Pihlström described the complexity and difficulty of obtaining this image using a number of telescopes around the world including the Atacama Large Millimeter/submillimeter Array (ALMA), the Atacama Pathfinder Experiement (APEX), the IRAM 30-meter Telescope, the James Clerk Maxwell Telescope (JCMT), the Large Millimeter Telescope Alfonso Serrano (LMT), the Submillimeter Array (SMA), the UArizona Submillimeter Telescope and the South Pole Telescope (SPT).
“The EHT observations are more complicated because of the large distances between the telescopes used, and a shorter observing wavelength,” said Pihlström. “In addition, the interstellar medium inside our Galaxy can effectively make images less focused. This blurring effect was shown many years ago by the EHT Project Director and UNM Physics and Astronomy Adjunct Professor Huib Jan van Langevelde, and has been overcome with the new EHT observations.”
Van Langevelde was named EHT Project Director in July 2020. He is an expert in Very Long Baseline Interferometry (VLBI) and is a radio astronomer at the Joint Institute for VLBI ERIC (JIVE). He is also a professor for Galactic Astronomy at the University of Leiden, The Netherlands.

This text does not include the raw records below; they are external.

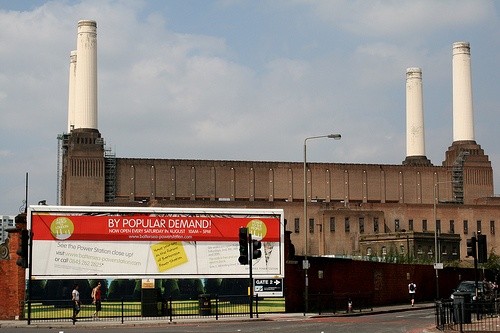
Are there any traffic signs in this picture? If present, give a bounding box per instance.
[252,278,285,298]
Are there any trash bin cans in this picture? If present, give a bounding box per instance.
[199,296,211,316]
[453,292,472,323]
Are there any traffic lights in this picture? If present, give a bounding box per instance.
[253,239,262,260]
[238,227,249,266]
[16,229,29,269]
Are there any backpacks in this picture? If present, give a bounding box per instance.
[410,285,414,291]
[91,288,95,298]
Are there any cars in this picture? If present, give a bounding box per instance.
[449,280,483,303]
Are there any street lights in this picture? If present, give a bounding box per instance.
[302,133,342,312]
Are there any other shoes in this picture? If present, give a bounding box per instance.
[72,318,78,322]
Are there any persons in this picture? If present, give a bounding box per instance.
[92,282,102,320]
[408,280,416,307]
[483,278,498,295]
[72,284,80,321]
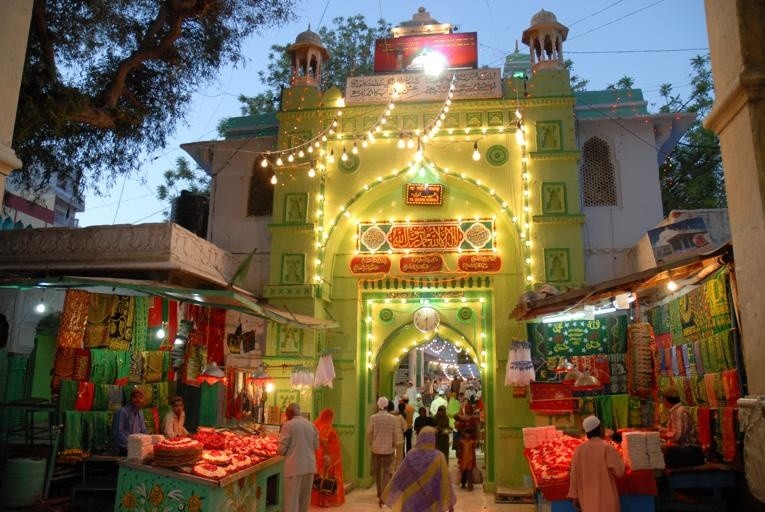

Pihlström says there is much more to be learned from this image and the data provided from the observations.
“While this image shows that SgrA* indeed is consistent with being a supermassive black hole and that it follows what is predicted by General Relativity, there is other physics that can be learned from these data including time variability effects, and aspects of how material is being accreted onto the black hole,” said Pihlström. “The high angular resolution of the EHT data allows models to be tested to much finer details than what has been possible previously. In the future we are looking forward to see more results from EHT, perhaps in combination with the planned ngVLA.”
For more information and complete details, visit Event Horizon Telescope.
Image caption: This is the first image of Sagittarius A* (or Sgr A* for short), the supermassive black hole at the centre of our galaxy. It’s the first direct visual evidence of the presence of this black hole. It was captured by the Event Horizon Telescope (EHT), an array which linked together eight existing radio observatories across the planet to form a single “Earth-sized” virtual telescope. The telescope is named after the “event horizon,” the boundary of the black hole beyond which no light can escape.